[WHAT IS NEEDED]
Without the images, output each record below as it stands.

[EXTRACTED ENTRIES]
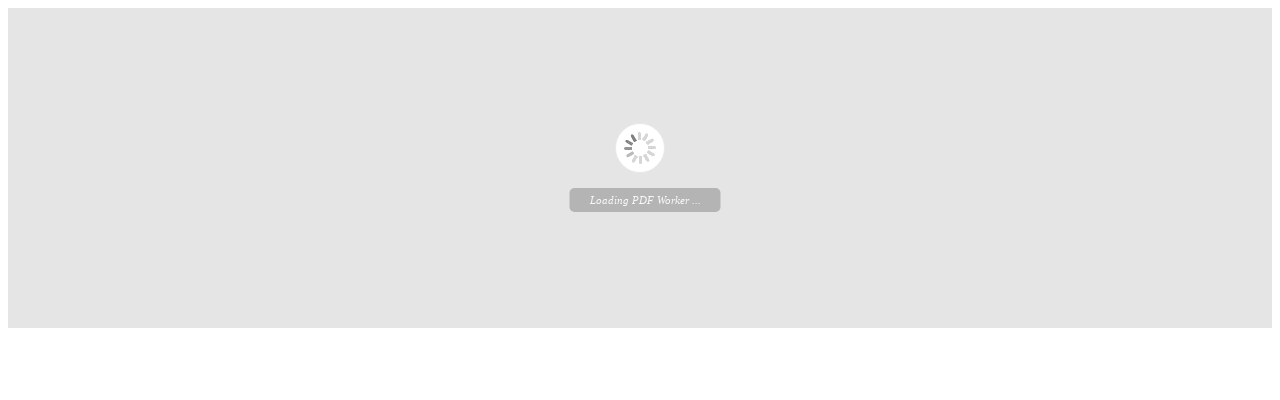

--- FILE ---
content_type: text/html; charset=UTF-8
request_url: https://ekliping.sidoarjokab.go.id/web/baca/kliping?tanggal=2020-05-18
body_size: 1276
content:
<!DOCTYPE html>
<html lang="en">
<head>
	<meta charset="utf-8">
	<link rel="apple-touch-icon" sizes="57x57" href="https://ekliping.sidoarjokab.go.id/web/public/assets/ico/apple-icon-57x57.png">
	<link rel="apple-touch-icon" sizes="60x60" href="https://ekliping.sidoarjokab.go.id/web/public/assets/ico/apple-icon-60x60.png">
	<link rel="apple-touch-icon" sizes="72x72" href="https://ekliping.sidoarjokab.go.id/web/public/assets/ico/apple-icon-72x72.png">
	<link rel="apple-touch-icon" sizes="76x76" href="https://ekliping.sidoarjokab.go.id/web/public/assets/ico/apple-icon-76x76.png">
	<link rel="apple-touch-icon" sizes="114x114" href="https://ekliping.sidoarjokab.go.id/web/public/assets/ico/apple-icon-114x114.png">
	<link rel="apple-touch-icon" sizes="120x120" href="https://ekliping.sidoarjokab.go.id/web/public/assets/ico/apple-icon-120x120.png">
	<link rel="apple-touch-icon" sizes="144x144" href="https://ekliping.sidoarjokab.go.id/web/public/assets/ico/apple-icon-144x144.png">
	<link rel="apple-touch-icon" sizes="152x152" href="https://ekliping.sidoarjokab.go.id/web/public/assets/ico/apple-icon-152x152.png">
	<link rel="apple-touch-icon" sizes="180x180" href="https://ekliping.sidoarjokab.go.id/web/public/assets/ico/apple-icon-180x180.png">
	<link rel="icon" type="image/png" sizes="192x192"  href="https://ekliping.sidoarjokab.go.id/web/public/assets/ico/android-icon-192x192.png">
	<link rel="icon" type="image/png" sizes="32x32" href="https://ekliping.sidoarjokab.go.id/web/public/assets/ico/favicon-32x32.png">
	<link rel="icon" type="image/png" sizes="96x96" href="https://ekliping.sidoarjokab.go.id/web/public/assets/ico/favicon-96x96.png">
	<link rel="icon" type="image/png" sizes="16x16" href="https://ekliping.sidoarjokab.go.id/web/public/assets/ico/favicon-16x16.png">
	<title>Baca E-Kliping Kabupaten Sidoarjo - Jawa Timur</title>
	<meta name="viewport" content="width=device-width, user-scalable=no, minimum-scale=1.0, maximum-scale=1.0">
	<!-- Flipbook StyleSheet -->
	<link href="https://ekliping.sidoarjokab.go.id/web/public/assets/plugins/dflip/css/dflip.min.css" rel="stylesheet" type="text/css">
	<!-- Icons Stylesheet -->
	<link href="https://ekliping.sidoarjokab.go.id/web/public/assets/plugins/dflip/css/themify-icons.min.css" rel="stylesheet" type="text/css">
	<style>
		.df-share-button.ti-whatsapp:before {
		    content: url('https://api.iconify.design/simple-icons:whatsapp.svg?color=%23777&width=20&height=20');
		}

		.df-share-button.df-icon-close {
		    position: absolute;
		    top: 0px;
		    right: 0px;
		}
	</style>

</head>
<body>

	<div class="container">

		<div class="row">
			<div class="col-xs-12" style="padding-bottom:30px;">
							<div id="my_flipbook" class="_df_book"
				  source="https://ekliping.sidoarjokab.go.id/web//data/output/20200518/ekliping_full.pdf">
				</div>

			</div>
		</div>
	</div>

<!-- jQuery  -->
<script type="text/javascript" src="https://ekliping.sidoarjokab.go.id/web/public/assets/plugins/dflip/js/libs/jquery.min.js" type="text/javascript"></script>
<!-- Flipbook main Js file -->
<script type="text/javascript" src="https://ekliping.sidoarjokab.go.id/web/public/assets/plugins/dflip/js/dflip.min.js" type="text/javascript"></script>
<script type="text/javascript">
	var option_my_flipbook = {webgl:false};
	// $(document).ready(function(){
		DFLIP.defaults.backgroundColor = "#e5e5e5";
	    DFLIP.defaults.onCreateUI = function(flipbook){

	        //1. remove Mail icon
	        flipbook.ui.shareBox.mail.off().remove();


	        //2. Add Whats App Button
	        flipbook.ui.shareBox.whatsapp = $("<a target='_blank'>").addClass("df-share-button ti-whatsapp");
	        flipbook.ui.shareBox.whatsapp.appendTo(flipbook.ui.shareBox.box);
	        flipbook.ui.shareBox.whatsapp.on("click",function(e){

	            $(this).attr('href', 'https://wa.me?text='+ encodeURIComponent('Check this link: ' + flipbook.ui.shareBox.shareUrl));

	            e.stopPropagation();

	        });

	     
	        //3. Add Close Button
	        flipbook.ui.shareBox.closeButton = $("<a target='_blank'>").addClass("df-share-button df-icon-close");
	        flipbook.ui.shareBox.closeButton.appendTo(flipbook.ui.shareBox.box);
	        flipbook.ui.shareBox.closeButton.on("click",function(e){

	            flipbook.ui.shareBox.close();

	            e.stopPropagation();

	        });

	    }
	// });
</script>
</body>
</html>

[SOLVED EXERCISE]
--- FILE ---
content_type: text/html; charset=UTF-8
request_url: https://ekliping.sidoarjokab.go.id/web/baca/kliping?tanggal=2020-05-18
body_size: 1276
content:
<!DOCTYPE html>
<html lang="en">
<head>
	<meta charset="utf-8">
	<link rel="apple-touch-icon" sizes="57x57" href="https://ekliping.sidoarjokab.go.id/web/public/assets/ico/apple-icon-57x57.png">
	<link rel="apple-touch-icon" sizes="60x60" href="https://ekliping.sidoarjokab.go.id/web/public/assets/ico/apple-icon-60x60.png">
	<link rel="apple-touch-icon" sizes="72x72" href="https://ekliping.sidoarjokab.go.id/web/public/assets/ico/apple-icon-72x72.png">
	<link rel="apple-touch-icon" sizes="76x76" href="https://ekliping.sidoarjokab.go.id/web/public/assets/ico/apple-icon-76x76.png">
	<link rel="apple-touch-icon" sizes="114x114" href="https://ekliping.sidoarjokab.go.id/web/public/assets/ico/apple-icon-114x114.png">
	<link rel="apple-touch-icon" sizes="120x120" href="https://ekliping.sidoarjokab.go.id/web/public/assets/ico/apple-icon-120x120.png">
	<link rel="apple-touch-icon" sizes="144x144" href="https://ekliping.sidoarjokab.go.id/web/public/assets/ico/apple-icon-144x144.png">
	<link rel="apple-touch-icon" sizes="152x152" href="https://ekliping.sidoarjokab.go.id/web/public/assets/ico/apple-icon-152x152.png">
	<link rel="apple-touch-icon" sizes="180x180" href="https://ekliping.sidoarjokab.go.id/web/public/assets/ico/apple-icon-180x180.png">
	<link rel="icon" type="image/png" sizes="192x192"  href="https://ekliping.sidoarjokab.go.id/web/public/assets/ico/android-icon-192x192.png">
	<link rel="icon" type="image/png" sizes="32x32" href="https://ekliping.sidoarjokab.go.id/web/public/assets/ico/favicon-32x32.png">
	<link rel="icon" type="image/png" sizes="96x96" href="https://ekliping.sidoarjokab.go.id/web/public/assets/ico/favicon-96x96.png">
	<link rel="icon" type="image/png" sizes="16x16" href="https://ekliping.sidoarjokab.go.id/web/public/assets/ico/favicon-16x16.png">
	<title>Baca E-Kliping Kabupaten Sidoarjo - Jawa Timur</title>
	<meta name="viewport" content="width=device-width, user-scalable=no, minimum-scale=1.0, maximum-scale=1.0">
	<!-- Flipbook StyleSheet -->
	<link href="https://ekliping.sidoarjokab.go.id/web/public/assets/plugins/dflip/css/dflip.min.css" rel="stylesheet" type="text/css">
	<!-- Icons Stylesheet -->
	<link href="https://ekliping.sidoarjokab.go.id/web/public/assets/plugins/dflip/css/themify-icons.min.css" rel="stylesheet" type="text/css">
	<style>
		.df-share-button.ti-whatsapp:before {
		    content: url('https://api.iconify.design/simple-icons:whatsapp.svg?color=%23777&width=20&height=20');
		}

		.df-share-button.df-icon-close {
		    position: absolute;
		    top: 0px;
		    right: 0px;
		}
	</style>

</head>
<body>

	<div class="container">

		<div class="row">
			<div class="col-xs-12" style="padding-bottom:30px;">
							<div id="my_flipbook" class="_df_book"
				  source="https://ekliping.sidoarjokab.go.id/web//data/output/20200518/ekliping_full.pdf">
				</div>

			</div>
		</div>
	</div>

<!-- jQuery  -->
<script type="text/javascript" src="https://ekliping.sidoarjokab.go.id/web/public/assets/plugins/dflip/js/libs/jquery.min.js" type="text/javascript"></script>
<!-- Flipbook main Js file -->
<script type="text/javascript" src="https://ekliping.sidoarjokab.go.id/web/public/assets/plugins/dflip/js/dflip.min.js" type="text/javascript"></script>
<script type="text/javascript">
	var option_my_flipbook = {webgl:false};
	// $(document).ready(function(){
		DFLIP.defaults.backgroundColor = "#e5e5e5";
	    DFLIP.defaults.onCreateUI = function(flipbook){

	        //1. remove Mail icon
	        flipbook.ui.shareBox.mail.off().remove();


	        //2. Add Whats App Button
	        flipbook.ui.shareBox.whatsapp = $("<a target='_blank'>").addClass("df-share-button ti-whatsapp");
	        flipbook.ui.shareBox.whatsapp.appendTo(flipbook.ui.shareBox.box);
	        flipbook.ui.shareBox.whatsapp.on("click",function(e){

	            $(this).attr('href', 'https://wa.me?text='+ encodeURIComponent('Check this link: ' + flipbook.ui.shareBox.shareUrl));

	            e.stopPropagation();

	        });

	     
	        //3. Add Close Button
	        flipbook.ui.shareBox.closeButton = $("<a target='_blank'>").addClass("df-share-button df-icon-close");
	        flipbook.ui.shareBox.closeButton.appendTo(flipbook.ui.shareBox.box);
	        flipbook.ui.shareBox.closeButton.on("click",function(e){

	            flipbook.ui.shareBox.close();

	            e.stopPropagation();

	        });

	    }
	// });
</script>
</body>
</html>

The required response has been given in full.